___ RECORDS SHOWN

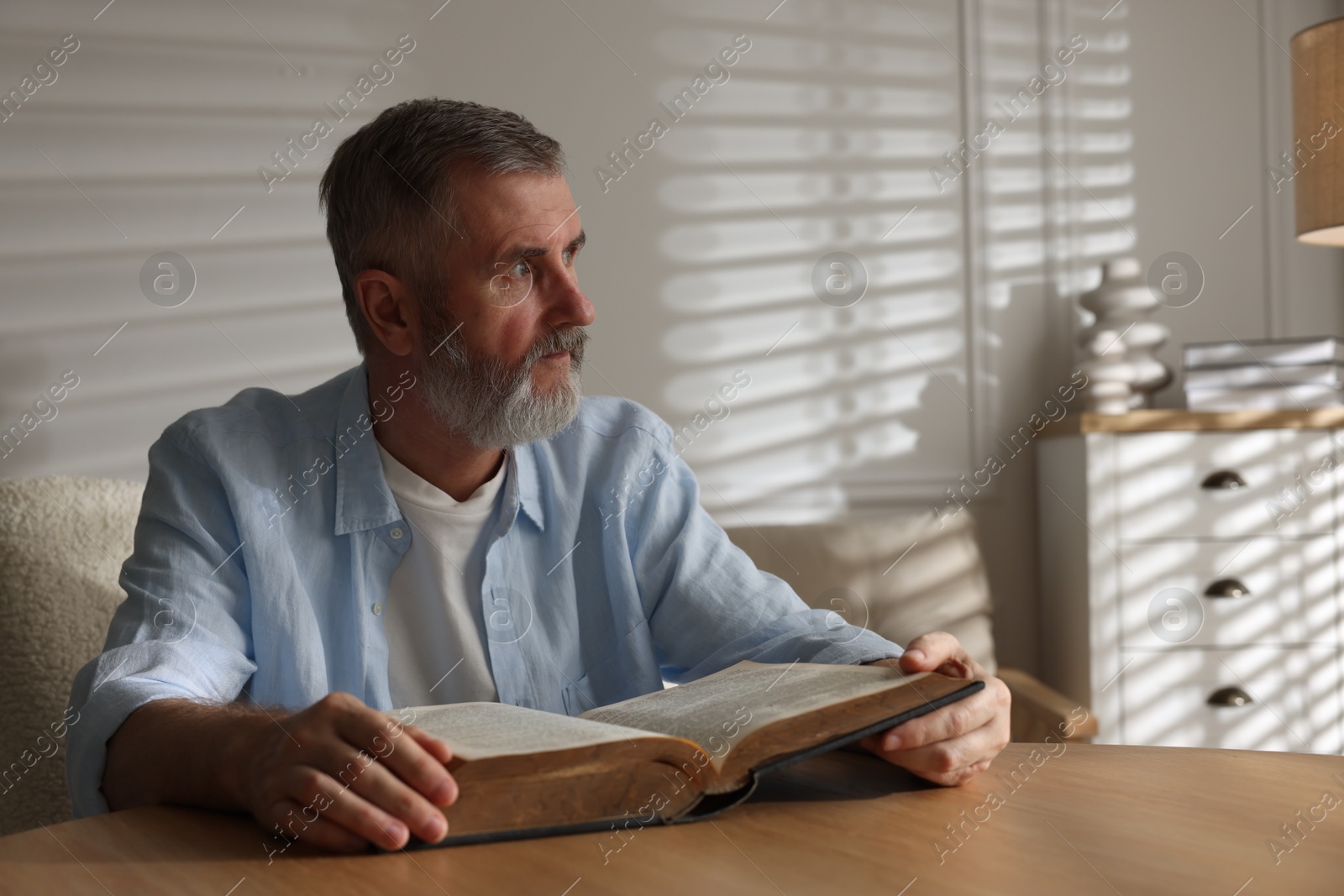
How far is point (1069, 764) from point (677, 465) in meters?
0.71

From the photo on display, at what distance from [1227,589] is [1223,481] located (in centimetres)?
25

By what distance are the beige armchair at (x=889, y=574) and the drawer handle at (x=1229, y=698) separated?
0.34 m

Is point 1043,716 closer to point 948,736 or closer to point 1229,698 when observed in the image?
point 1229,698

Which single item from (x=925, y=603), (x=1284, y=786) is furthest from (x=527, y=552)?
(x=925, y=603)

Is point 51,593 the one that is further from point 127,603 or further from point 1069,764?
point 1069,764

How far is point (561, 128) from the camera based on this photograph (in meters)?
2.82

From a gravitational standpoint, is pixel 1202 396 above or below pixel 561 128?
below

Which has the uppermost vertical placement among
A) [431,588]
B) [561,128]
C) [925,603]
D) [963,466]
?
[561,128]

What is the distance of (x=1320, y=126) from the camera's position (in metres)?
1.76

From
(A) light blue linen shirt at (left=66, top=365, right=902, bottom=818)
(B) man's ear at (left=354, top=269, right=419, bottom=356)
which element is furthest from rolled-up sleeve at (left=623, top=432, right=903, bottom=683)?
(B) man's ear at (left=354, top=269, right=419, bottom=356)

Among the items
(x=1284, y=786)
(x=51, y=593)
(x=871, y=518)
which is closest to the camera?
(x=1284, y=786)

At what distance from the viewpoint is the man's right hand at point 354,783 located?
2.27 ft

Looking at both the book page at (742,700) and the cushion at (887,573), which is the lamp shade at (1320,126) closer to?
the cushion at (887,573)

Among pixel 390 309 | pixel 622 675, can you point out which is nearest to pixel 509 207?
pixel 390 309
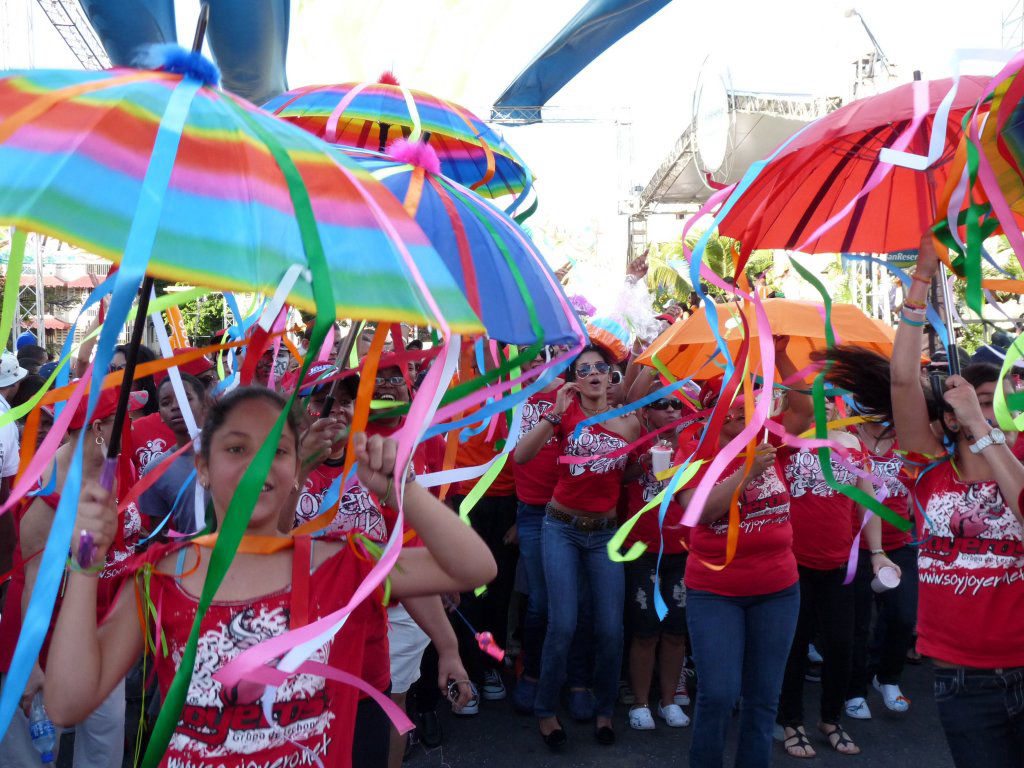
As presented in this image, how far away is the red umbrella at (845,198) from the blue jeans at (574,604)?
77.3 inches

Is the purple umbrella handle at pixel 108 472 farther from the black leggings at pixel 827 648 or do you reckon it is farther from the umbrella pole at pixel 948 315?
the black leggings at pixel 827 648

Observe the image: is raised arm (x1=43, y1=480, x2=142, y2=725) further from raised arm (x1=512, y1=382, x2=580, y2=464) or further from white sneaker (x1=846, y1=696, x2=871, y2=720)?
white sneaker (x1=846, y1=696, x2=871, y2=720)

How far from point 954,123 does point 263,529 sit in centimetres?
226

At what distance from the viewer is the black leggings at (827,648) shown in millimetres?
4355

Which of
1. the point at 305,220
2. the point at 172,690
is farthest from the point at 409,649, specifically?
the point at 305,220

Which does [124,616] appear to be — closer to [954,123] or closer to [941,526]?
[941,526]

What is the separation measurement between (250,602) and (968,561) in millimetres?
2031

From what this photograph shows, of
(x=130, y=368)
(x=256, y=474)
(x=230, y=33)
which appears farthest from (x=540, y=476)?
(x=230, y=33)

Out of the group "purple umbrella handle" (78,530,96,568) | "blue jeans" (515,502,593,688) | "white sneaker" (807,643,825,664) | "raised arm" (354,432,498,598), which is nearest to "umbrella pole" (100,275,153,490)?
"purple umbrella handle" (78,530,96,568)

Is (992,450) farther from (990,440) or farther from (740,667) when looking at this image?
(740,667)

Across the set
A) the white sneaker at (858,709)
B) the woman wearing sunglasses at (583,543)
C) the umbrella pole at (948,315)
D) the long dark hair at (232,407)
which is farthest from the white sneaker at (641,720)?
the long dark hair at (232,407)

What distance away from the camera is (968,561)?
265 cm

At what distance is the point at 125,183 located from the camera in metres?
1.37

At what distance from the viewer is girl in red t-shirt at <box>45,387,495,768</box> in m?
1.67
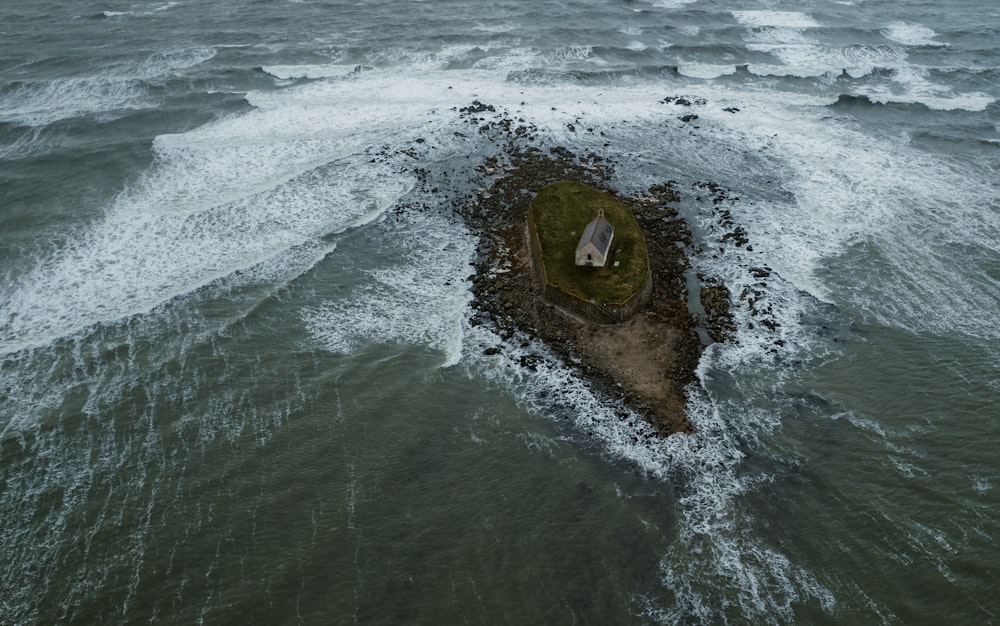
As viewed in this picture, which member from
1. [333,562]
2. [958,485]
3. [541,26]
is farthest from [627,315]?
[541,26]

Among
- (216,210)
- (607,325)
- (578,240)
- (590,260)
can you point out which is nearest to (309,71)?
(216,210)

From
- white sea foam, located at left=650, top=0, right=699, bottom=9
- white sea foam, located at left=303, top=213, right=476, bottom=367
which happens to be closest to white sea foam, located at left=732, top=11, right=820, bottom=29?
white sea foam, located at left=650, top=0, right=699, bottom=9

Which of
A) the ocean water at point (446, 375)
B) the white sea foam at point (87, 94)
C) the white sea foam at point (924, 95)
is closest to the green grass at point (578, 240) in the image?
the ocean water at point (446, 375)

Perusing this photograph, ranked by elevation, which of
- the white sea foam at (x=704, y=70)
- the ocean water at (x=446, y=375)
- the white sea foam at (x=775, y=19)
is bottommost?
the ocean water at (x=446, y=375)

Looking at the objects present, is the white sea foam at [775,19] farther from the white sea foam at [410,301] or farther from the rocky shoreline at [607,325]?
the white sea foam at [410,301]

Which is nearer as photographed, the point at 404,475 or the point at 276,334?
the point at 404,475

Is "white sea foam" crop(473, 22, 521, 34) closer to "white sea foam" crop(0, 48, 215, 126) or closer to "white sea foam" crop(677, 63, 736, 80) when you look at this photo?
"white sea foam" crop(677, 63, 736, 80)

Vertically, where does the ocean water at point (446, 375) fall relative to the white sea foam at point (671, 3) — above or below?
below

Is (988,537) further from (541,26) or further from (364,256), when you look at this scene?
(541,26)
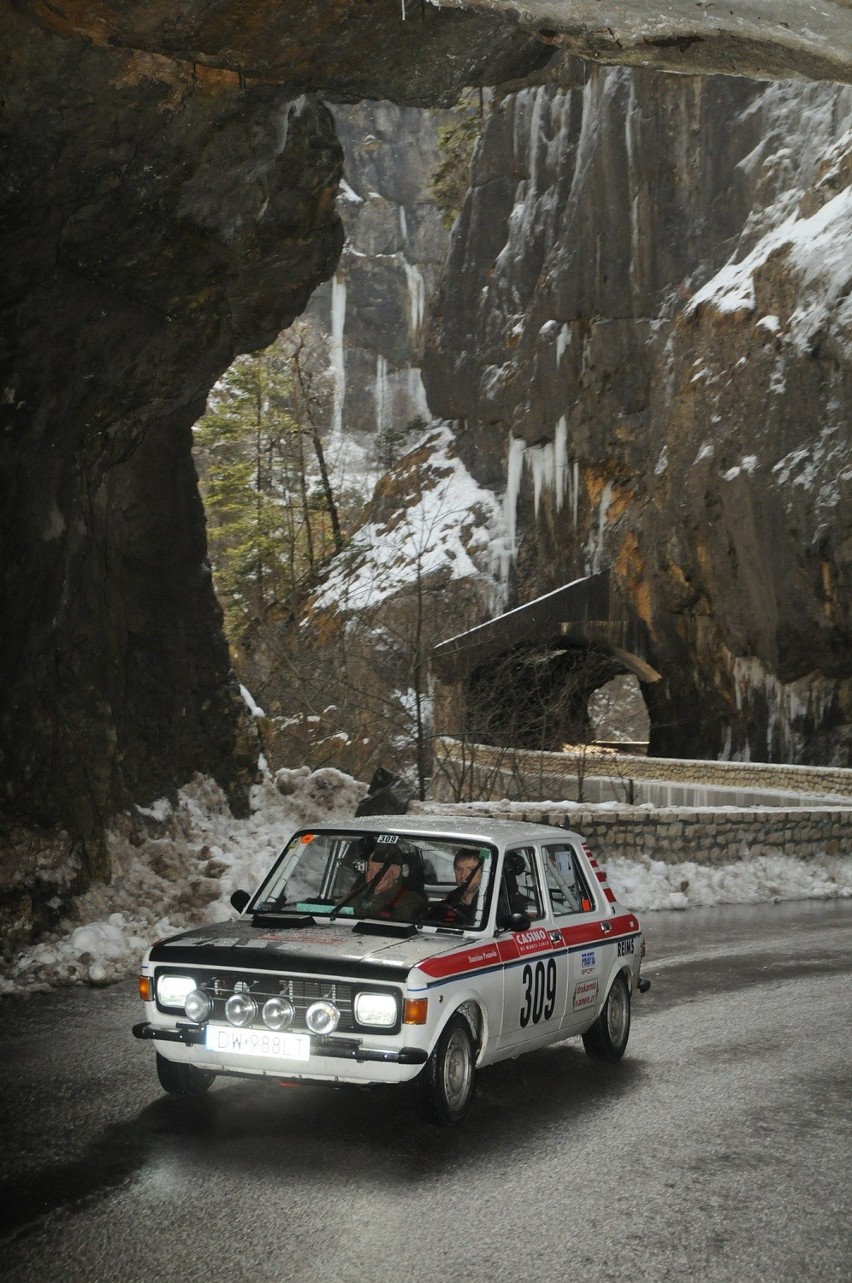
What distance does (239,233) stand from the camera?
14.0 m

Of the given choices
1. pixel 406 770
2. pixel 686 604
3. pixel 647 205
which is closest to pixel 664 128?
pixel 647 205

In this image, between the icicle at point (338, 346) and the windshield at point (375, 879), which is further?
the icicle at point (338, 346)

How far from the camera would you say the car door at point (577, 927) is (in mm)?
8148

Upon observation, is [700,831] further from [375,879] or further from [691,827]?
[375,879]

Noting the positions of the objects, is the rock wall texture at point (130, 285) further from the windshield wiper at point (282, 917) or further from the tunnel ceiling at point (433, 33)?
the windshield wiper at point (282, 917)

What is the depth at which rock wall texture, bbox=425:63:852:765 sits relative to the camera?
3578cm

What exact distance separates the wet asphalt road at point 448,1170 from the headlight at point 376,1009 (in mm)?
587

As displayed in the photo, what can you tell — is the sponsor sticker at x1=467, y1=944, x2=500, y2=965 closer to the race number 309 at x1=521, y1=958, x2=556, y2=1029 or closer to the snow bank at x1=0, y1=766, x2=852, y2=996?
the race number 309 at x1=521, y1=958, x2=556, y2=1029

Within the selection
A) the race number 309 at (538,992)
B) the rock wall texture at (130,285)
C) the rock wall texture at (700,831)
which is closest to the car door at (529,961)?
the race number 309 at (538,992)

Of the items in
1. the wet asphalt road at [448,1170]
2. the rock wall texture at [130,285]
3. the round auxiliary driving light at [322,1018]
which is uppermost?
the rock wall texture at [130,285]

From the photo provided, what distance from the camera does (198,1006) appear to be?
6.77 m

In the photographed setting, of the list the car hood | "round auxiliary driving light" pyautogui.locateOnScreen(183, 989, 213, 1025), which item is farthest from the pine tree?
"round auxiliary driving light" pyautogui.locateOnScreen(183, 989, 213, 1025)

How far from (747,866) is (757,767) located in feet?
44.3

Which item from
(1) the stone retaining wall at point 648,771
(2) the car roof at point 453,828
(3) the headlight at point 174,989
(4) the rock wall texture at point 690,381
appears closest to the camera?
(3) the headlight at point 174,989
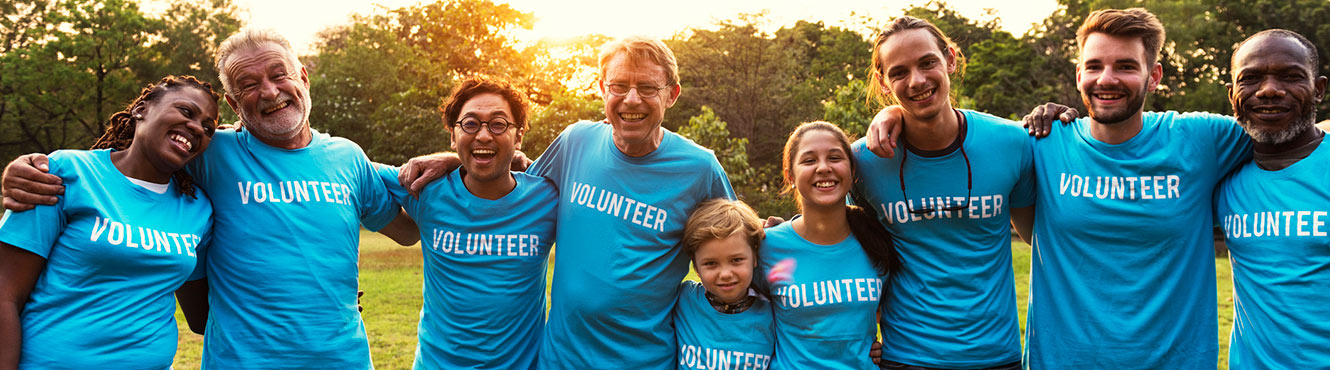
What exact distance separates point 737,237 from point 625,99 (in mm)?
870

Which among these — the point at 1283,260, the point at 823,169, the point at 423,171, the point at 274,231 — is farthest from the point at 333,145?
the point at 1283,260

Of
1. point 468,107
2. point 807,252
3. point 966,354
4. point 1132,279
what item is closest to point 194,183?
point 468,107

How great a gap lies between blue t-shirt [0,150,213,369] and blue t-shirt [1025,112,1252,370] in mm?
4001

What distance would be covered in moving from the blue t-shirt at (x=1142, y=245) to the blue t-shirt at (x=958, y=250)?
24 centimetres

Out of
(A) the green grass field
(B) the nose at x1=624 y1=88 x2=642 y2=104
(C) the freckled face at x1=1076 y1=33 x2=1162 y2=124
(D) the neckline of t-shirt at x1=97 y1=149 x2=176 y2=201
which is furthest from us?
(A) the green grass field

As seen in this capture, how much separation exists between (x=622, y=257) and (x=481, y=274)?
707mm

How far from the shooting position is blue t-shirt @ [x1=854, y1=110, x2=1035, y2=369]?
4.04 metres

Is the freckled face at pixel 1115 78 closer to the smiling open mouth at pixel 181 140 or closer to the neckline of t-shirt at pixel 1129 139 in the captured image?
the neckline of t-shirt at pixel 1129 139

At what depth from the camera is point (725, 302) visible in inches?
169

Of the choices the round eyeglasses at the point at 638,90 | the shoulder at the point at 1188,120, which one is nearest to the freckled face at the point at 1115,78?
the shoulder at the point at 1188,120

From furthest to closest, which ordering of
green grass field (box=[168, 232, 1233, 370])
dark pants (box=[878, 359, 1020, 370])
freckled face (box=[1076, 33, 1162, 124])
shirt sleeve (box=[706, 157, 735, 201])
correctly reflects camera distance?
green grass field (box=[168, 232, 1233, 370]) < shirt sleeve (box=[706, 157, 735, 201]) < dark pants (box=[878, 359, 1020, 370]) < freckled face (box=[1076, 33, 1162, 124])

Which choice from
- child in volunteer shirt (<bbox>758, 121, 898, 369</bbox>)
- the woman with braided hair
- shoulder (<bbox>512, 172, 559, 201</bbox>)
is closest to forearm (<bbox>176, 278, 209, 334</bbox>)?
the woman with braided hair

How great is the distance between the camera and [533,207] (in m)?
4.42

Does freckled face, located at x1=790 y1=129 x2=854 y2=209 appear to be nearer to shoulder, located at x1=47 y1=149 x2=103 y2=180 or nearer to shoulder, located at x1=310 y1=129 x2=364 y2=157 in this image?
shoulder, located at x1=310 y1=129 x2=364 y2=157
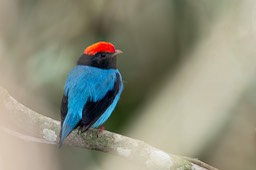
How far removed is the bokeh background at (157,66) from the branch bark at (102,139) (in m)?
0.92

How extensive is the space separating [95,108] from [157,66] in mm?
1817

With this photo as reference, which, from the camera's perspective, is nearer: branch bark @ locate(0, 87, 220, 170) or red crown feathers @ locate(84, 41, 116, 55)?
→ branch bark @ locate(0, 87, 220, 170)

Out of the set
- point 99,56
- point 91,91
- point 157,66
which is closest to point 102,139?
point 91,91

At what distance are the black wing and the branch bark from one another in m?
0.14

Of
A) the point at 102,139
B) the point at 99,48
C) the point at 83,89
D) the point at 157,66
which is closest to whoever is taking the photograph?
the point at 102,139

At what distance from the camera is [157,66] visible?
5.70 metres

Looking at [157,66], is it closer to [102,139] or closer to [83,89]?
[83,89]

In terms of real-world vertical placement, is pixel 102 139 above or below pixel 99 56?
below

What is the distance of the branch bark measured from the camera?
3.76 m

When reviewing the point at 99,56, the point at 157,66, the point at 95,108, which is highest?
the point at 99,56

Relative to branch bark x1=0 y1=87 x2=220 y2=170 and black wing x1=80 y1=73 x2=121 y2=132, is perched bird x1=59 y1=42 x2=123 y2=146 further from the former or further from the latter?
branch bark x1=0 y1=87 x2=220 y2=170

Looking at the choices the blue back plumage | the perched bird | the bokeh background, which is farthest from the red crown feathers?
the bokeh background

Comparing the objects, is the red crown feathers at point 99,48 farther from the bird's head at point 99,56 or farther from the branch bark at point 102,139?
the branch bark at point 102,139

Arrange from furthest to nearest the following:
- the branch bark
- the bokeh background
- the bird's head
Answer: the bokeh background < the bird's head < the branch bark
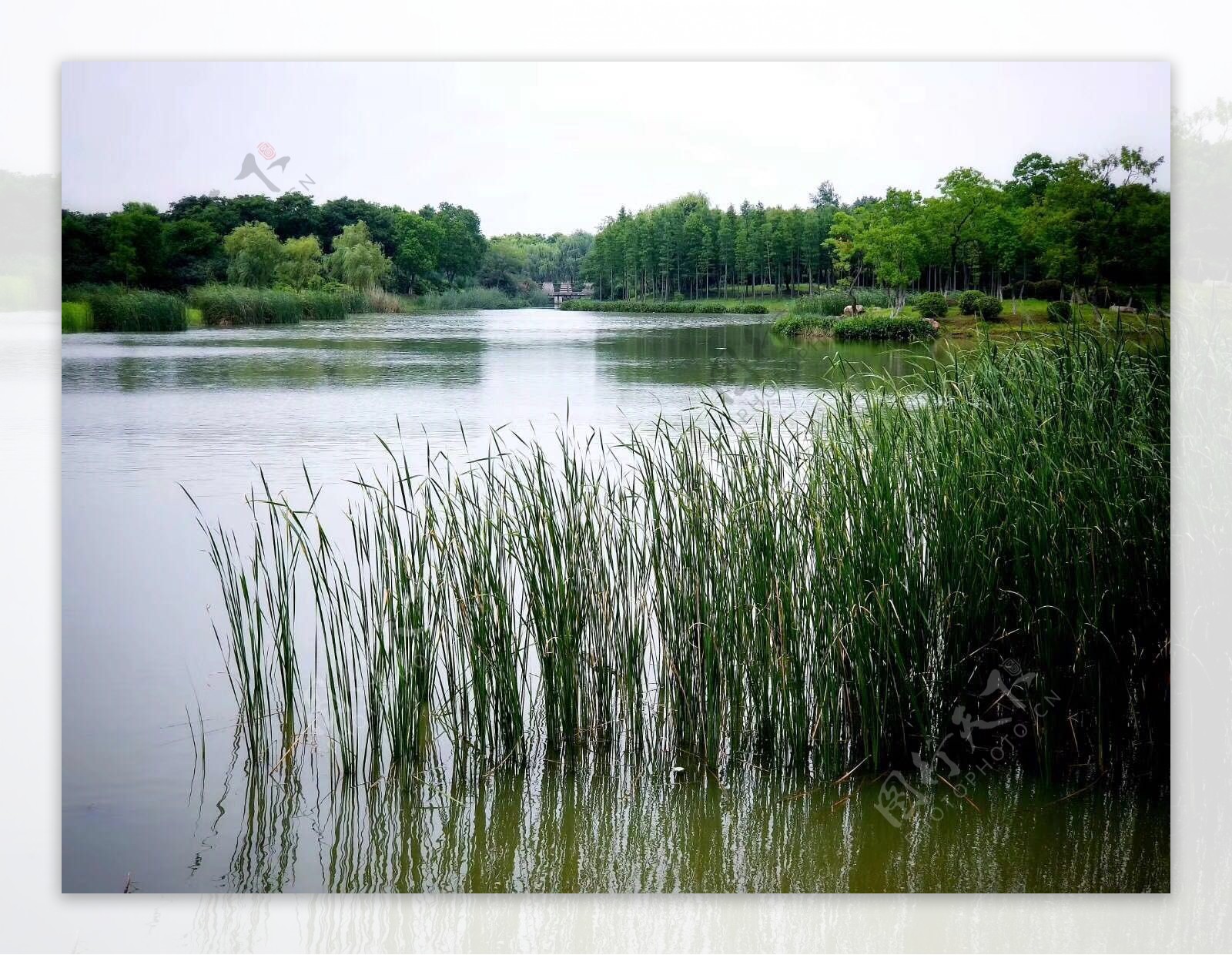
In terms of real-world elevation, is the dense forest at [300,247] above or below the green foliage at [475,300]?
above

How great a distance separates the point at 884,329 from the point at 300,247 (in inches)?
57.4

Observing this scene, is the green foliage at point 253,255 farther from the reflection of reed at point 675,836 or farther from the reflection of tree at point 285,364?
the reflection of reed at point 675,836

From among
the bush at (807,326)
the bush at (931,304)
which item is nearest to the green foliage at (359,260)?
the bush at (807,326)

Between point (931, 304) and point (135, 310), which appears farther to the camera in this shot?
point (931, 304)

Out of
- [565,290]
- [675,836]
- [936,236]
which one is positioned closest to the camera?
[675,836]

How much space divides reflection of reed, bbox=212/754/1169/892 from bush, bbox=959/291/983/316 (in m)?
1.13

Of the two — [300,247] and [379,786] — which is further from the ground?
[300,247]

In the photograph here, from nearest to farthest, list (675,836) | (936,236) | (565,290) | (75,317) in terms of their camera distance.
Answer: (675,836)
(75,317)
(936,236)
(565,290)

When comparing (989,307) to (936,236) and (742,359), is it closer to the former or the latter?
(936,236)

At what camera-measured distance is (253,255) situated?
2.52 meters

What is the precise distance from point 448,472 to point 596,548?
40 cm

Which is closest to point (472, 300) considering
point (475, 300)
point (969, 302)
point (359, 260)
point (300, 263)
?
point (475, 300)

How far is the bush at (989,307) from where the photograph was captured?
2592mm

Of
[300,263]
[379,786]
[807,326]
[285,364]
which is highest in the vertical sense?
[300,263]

______

EXERCISE BRIEF: Find the line that contains "When comparing (989,307)" in the listing above. Retype it and every line after it up to the last, exactly, and nothing else.

SOLUTION TO THE PROBLEM:
When comparing (989,307) to (936,236) and (742,359), is it closer to the former or the latter?
(936,236)

At what camera-measured distance is (253,255) situated?
2.52 meters

What is the precise distance from point 448,472 to point 596,548?
40 cm

Which is closest to point (472, 300) considering
point (475, 300)
point (969, 302)
point (359, 260)
point (300, 263)
?
point (475, 300)

How far is the bush at (989,307) from where the photograph was captured?
2592mm

Of
[300,263]
[379,786]
[807,326]
[285,364]
which is highest in the vertical sense?
[300,263]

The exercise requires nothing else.